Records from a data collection

— BEGIN —

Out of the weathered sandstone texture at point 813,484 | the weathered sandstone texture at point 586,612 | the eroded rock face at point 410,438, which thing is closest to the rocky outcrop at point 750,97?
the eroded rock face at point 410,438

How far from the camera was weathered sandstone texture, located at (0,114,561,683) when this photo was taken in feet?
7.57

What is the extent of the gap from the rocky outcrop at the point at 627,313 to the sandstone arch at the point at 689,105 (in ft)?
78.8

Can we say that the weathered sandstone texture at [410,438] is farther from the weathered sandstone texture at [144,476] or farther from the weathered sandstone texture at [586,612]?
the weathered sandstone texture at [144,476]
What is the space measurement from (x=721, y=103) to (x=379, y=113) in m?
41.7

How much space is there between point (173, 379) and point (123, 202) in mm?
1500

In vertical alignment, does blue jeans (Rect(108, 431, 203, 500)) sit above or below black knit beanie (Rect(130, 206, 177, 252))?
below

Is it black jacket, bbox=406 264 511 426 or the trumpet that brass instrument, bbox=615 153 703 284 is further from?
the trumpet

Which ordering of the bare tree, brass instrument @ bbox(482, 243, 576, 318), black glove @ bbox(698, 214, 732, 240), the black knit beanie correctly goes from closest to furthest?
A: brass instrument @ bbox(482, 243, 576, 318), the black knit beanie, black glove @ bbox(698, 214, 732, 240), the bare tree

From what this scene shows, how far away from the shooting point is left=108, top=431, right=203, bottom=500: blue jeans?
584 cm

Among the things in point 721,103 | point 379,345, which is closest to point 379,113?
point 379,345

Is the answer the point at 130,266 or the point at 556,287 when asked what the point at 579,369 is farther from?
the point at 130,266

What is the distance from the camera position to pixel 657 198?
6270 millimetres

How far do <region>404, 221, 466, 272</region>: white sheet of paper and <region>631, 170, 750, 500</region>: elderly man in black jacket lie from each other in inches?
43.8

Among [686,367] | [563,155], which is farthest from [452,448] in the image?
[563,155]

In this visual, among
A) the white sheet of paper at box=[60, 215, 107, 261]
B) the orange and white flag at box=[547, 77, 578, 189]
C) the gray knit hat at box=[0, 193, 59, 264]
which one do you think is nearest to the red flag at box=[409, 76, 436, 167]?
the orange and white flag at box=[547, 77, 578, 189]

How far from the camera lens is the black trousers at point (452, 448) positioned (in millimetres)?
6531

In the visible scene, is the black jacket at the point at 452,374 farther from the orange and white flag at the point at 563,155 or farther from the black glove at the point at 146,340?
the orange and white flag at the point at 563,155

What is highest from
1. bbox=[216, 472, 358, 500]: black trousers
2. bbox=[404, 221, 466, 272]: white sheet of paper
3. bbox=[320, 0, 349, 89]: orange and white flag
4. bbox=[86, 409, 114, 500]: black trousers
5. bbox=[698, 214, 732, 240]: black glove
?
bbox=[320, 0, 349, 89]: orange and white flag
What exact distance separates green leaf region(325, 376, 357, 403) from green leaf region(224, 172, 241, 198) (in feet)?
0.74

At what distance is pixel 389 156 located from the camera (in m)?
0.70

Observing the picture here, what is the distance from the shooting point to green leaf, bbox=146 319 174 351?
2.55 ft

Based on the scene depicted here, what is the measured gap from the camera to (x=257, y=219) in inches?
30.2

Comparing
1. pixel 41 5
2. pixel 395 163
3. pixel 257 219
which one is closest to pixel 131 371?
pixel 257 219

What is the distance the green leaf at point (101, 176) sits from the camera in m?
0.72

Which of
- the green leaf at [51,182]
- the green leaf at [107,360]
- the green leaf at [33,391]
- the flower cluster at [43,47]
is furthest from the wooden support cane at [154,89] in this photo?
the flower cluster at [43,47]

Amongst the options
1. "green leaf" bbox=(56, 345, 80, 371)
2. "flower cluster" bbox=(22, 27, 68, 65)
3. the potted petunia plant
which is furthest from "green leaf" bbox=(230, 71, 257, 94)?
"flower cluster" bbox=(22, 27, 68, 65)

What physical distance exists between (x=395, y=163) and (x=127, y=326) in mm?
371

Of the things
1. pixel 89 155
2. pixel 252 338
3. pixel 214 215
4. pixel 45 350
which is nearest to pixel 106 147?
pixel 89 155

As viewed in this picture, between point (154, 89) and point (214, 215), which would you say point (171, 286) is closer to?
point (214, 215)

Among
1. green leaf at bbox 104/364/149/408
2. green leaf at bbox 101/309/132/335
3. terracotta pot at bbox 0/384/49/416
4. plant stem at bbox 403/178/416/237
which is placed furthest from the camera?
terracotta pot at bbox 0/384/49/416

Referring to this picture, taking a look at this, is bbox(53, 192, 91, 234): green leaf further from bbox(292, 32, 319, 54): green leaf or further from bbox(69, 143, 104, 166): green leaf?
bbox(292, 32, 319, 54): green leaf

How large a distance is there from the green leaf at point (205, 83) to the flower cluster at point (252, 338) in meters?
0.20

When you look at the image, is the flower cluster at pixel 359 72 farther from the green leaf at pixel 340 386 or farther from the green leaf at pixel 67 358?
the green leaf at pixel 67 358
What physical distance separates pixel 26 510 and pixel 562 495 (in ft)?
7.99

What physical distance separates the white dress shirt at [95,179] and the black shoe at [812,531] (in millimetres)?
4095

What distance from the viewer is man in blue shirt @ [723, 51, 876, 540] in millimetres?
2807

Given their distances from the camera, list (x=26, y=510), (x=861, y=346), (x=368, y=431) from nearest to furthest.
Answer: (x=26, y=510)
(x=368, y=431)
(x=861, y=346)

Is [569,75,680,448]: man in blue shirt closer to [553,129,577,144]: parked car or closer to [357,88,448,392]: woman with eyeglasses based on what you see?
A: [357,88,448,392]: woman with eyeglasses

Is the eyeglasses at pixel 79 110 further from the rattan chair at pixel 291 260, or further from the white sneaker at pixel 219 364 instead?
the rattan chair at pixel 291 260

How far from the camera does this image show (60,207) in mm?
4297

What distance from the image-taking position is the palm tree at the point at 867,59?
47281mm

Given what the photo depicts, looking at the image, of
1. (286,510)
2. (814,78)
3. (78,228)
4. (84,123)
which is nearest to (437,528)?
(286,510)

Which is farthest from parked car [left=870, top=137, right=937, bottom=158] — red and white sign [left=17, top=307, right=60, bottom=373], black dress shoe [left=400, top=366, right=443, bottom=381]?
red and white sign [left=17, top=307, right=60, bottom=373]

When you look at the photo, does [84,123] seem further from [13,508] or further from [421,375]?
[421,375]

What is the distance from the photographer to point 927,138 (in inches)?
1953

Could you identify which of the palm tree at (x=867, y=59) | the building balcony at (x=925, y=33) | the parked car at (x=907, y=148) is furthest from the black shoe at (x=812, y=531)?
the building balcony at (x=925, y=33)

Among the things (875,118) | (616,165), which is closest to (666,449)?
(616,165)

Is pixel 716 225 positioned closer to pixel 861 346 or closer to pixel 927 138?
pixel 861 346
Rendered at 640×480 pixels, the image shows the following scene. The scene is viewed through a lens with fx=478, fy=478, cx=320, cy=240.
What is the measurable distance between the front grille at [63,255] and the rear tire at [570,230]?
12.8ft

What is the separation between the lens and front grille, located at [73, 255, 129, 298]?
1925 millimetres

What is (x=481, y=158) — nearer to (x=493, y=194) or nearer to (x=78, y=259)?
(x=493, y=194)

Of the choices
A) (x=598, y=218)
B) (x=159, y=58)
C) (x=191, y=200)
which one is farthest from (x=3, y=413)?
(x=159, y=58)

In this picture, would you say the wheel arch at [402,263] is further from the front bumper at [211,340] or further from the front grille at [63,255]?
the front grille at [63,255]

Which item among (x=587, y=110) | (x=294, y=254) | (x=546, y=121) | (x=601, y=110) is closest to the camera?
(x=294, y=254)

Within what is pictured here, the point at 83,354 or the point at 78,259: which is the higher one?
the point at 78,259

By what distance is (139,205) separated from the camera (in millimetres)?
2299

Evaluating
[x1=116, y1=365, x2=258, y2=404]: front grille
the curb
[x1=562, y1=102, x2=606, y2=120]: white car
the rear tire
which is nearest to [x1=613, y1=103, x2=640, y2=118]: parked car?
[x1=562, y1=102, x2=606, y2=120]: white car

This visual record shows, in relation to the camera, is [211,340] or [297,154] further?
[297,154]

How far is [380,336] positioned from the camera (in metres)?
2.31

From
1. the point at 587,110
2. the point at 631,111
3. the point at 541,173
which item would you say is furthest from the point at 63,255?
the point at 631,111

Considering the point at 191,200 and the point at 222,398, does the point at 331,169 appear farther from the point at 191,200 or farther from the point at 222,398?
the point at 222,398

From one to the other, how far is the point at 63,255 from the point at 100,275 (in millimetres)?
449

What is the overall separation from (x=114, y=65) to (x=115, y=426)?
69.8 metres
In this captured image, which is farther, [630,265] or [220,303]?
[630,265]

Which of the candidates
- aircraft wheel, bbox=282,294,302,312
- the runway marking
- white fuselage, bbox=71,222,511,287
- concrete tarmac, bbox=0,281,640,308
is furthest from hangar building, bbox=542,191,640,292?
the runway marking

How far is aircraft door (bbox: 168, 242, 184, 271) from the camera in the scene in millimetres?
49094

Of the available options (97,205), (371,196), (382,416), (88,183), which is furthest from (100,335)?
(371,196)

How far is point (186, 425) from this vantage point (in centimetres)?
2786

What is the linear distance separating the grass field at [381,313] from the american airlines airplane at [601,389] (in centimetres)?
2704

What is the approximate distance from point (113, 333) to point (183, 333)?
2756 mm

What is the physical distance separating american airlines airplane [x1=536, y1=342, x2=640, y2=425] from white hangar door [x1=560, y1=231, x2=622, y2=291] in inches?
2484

— END —

The required output is the span of lines from the one containing "How far is aircraft" to the last line, reproduced character for character.

How far is aircraft door (bbox: 168, 242, 184, 271) from the camera in the scene in millimetres?
49094

Of the available options (97,205), (371,196), (382,416), (88,183), which is furthest from (100,335)?
(371,196)

How far is point (186, 425) from this vantage point (in centimetres)?
2786

What is the linear distance separating the grass field at [381,313] from the american airlines airplane at [601,389] (in centimetres)?
2704

What is the approximate distance from point (113, 333) to point (183, 333)?
2756 mm

What is the physical distance separating american airlines airplane [x1=536, y1=342, x2=640, y2=425] from white hangar door [x1=560, y1=231, x2=622, y2=291] in inches?
2484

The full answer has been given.